Will I be able to use an Access branch location?
No. Until the conversion and integration is complete, the acquired Access and Middleburg branches will use different systems than Union branches. You should continue to use Union Bank & Trust as your bank until conversion in the second quarter of 2019.
I have a question that isn’t answered here….how can I get an answer?
We have created an email address for you to send in any questions or concerns. You can email your question to UnionandAccess@bankatunion.com.
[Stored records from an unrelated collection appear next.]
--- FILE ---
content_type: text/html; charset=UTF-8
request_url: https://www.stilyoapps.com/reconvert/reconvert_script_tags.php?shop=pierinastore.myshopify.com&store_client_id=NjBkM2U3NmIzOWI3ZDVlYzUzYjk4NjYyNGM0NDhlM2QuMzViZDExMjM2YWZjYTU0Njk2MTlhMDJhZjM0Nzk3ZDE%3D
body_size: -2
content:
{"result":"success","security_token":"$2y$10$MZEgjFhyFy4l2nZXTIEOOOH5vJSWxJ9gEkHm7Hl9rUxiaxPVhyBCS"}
Important Additional Information will be filed with the SEC
This communication does not constitute an offer to sell or the solicitation of an offer to buy any securities or a solicitation of any vote or approval with respect to the proposed acquisition by Union of Access. No offer of securities shall be made except by means of a prospectus meeting the requirements of the Securities Act of 1933, as amended, and no offer to sell or solicitation of an offer to buy shall be made in any jurisdiction in which such offer, solicitation or sale would be unlawful.In connection with the proposed acquisition, Union will file with the U.S. Securities and Exchange Commission (“SEC”) a Registration Statement on Form S-4 that will include a joint proxy statement of Union and Access and a prospectus of Union (the “Joint Proxy/Prospectus”), and each of Union and Access may file with the SEC other relevant documents concerning the proposed transaction. A definitive Joint Proxy/Prospectus will be sent to the shareholders of Union and Access. Investors and shareholders of Union and Access are urged to read carefully and in their entirety the Registration Statement and Joint Proxy/Prospectus when they become available and any other relevant documents filed with the SEC by Union and Access, as well as any amendments or supplements to those documents, because they will contain important information about the proposed transaction.
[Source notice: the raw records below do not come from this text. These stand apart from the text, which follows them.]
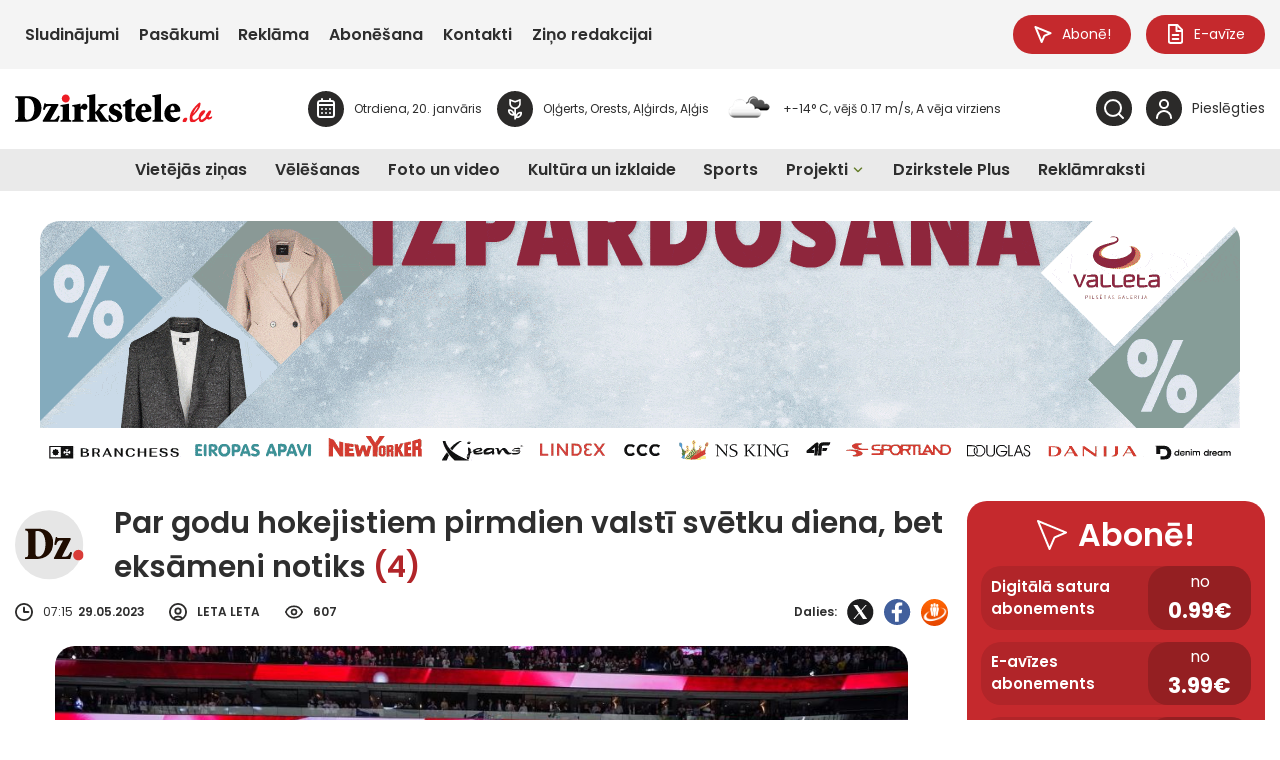

--- FILE ---
content_type: image/svg+xml
request_url: https://dzirkstele.lv/wp-content/uploads/2025/08/Dzirkstele.lv-ikona.svg
body_size: 1553
content:
<?xml version="1.0" encoding="UTF-8"?>
<svg id="Layer_1" data-name="Layer 1" xmlns="http://www.w3.org/2000/svg" version="1.1" viewBox="0 0 785.5 782.5">
  <defs>
    <style>
      .cls-1 {
        fill: #e6e6e6;
      }

      .cls-1, .cls-2, .cls-3 {
        stroke-width: 0px;
      }

      .cls-2 {
        fill: #d93c38;
      }

      .cls-3 {
        fill: #1f0c00;
      }
    </style>
  </defs>
  <circle class="cls-1" cx="391.3" cy="391.3" r="391.3"/>
  <g>
    <path class="cls-3" d="M233.7,266.1v203.3c0,22.3,2.3,37.5,7.6,44.8,4.7,7.3,13.2,11.1,25.8,11.1,21.7,0,40.7-12,56.5-36.3,17-26.7,25.8-62.7,25.8-107.5s-10.5-89.9-31-115.4c-16.7-19.9-37.2-30.5-61.5-30.5s-8.8.3-12.3.9c-3.8,1.2-6.2,1.8-7.6,2.6-1.8.6-2.9,3.2-2.9,7.9-.3,4.4-.3,10.5-.3,19M118,209h138.9c30.5,0,57.7,3.8,81.1,11.1,22.9,7.6,42.2,19.6,58,36,12,13.2,22,29,29.6,47.8,7.6,19,11.4,39,11.4,60.6,0,63-19.6,110.7-58.6,143.5-35.7,29.9-82.9,44.8-141.5,44.8h-122.7v-20.5c17,0,28.1-3.2,32.2-10.3,3.8-6.7,6.4-24.9,6.4-53.9v-174.6c0-27.8-2.1-45.4-5.9-51.9-3.8-6.2-13.2-10-29-12v-20.8Z"/>
    <path class="cls-3" d="M506.7,315.9h127.4l6.2,10-102.8,200.7h24.3c18.2,0,31.1-2.3,39.5-7.6,8.5-5.3,17.3-15.8,25.8-31.6l9.1-16.4,18.5,7.9c-7.6,29.6-15.2,53.9-22.3,74.1h-181l-6.4-10.5,105.2-200.1h-22.6c-14.6,0-25.2,2.6-31.9,7-6.4,4.7-12.6,13.8-18.5,27.5l-7,18.5-20.5-7,18.2-84.1h12.6c1.2,4.4,3.5,7,7.3,9.1,3.8,2.1,10,2.6,19,2.6"/>
    <path class="cls-2" d="M666.6,508c0-16.4,5.9-30.5,17.3-42.2,11.7-11.4,25.8-17.3,42.2-17.3s30.5,5.9,42.2,17.3c11.4,11.7,17.3,25.8,17.3,42.2s-5.9,30.5-17.3,42.2c-11.7,11.4-25.8,17.3-42.2,17.3s-30.5-5.9-42.2-17.3c-11.4-11.7-17.3-25.8-17.3-42.2"/>
  </g>
</svg>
Investors and shareholders may obtain free copies of the Registration Statement and the Joint Proxy/Prospectus (when available) and other documents filed with the SEC by Union and Access through the website maintained by the SEC at www.sec.gov. Free copies of the Registration Statement and the Joint Proxy/Prospectus and other documents filed with the SEC also may be obtained by directing a request by telephone or mail to Union Bankshares Corporation, 1051 East Cary Street, Suite 1200, Richmond, Virginia 23219, Attention: Investor Relations (telephone: 804-633-5031), or Access National Corporation, 1800 Robert Fulton Drive, Suite 300, Reston, VA 20191. Attention: Sheila Linton (telephone: 703-871-2100), or by accessing Union’s website under “Investor Relations” or Access’s website at www.accessnationalbank.com under "Investor Relations.” The information on Union’s and Access’s websites is not, and shall not be deemed to be, a part of this communication or incorporated into other filings either company makes with the SEC.
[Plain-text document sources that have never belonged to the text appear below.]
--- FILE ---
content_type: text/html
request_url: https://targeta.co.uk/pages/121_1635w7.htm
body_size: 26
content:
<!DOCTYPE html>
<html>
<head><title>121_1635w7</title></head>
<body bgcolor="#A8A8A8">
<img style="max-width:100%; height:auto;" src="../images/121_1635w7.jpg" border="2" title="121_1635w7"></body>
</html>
Participants in the Solicitation
Union, Access and their respective directors and certain of their executive officers and employees may be deemed to be participants in the solicitation of proxies from the shareholders of Union or Access in connection with the proposed transaction. Information about the directors and executive officers of Union and their ownership of Union common stock is set forth in the proxy statement for Union’s 2018 annual meeting of shareholders, which was filed with the SEC on March 21, 2018. Information about the directors and executive officers of Access and their ownership of Access common stock is set forth in the proxy statement for Access’s 2018 annual meeting of shareholders, which was filed with the SEC on April 12, 2018. Information regarding the persons who may, under the rules of the SEC, be deemed participants in the proxy solicitation and a description of their direct and indirect interests, by security holdings or otherwise, will be contained in the Joint Proxy/Prospectus and other relevant materials to be filed with the SEC when they become available. Free copies of these documents may be obtained as described above.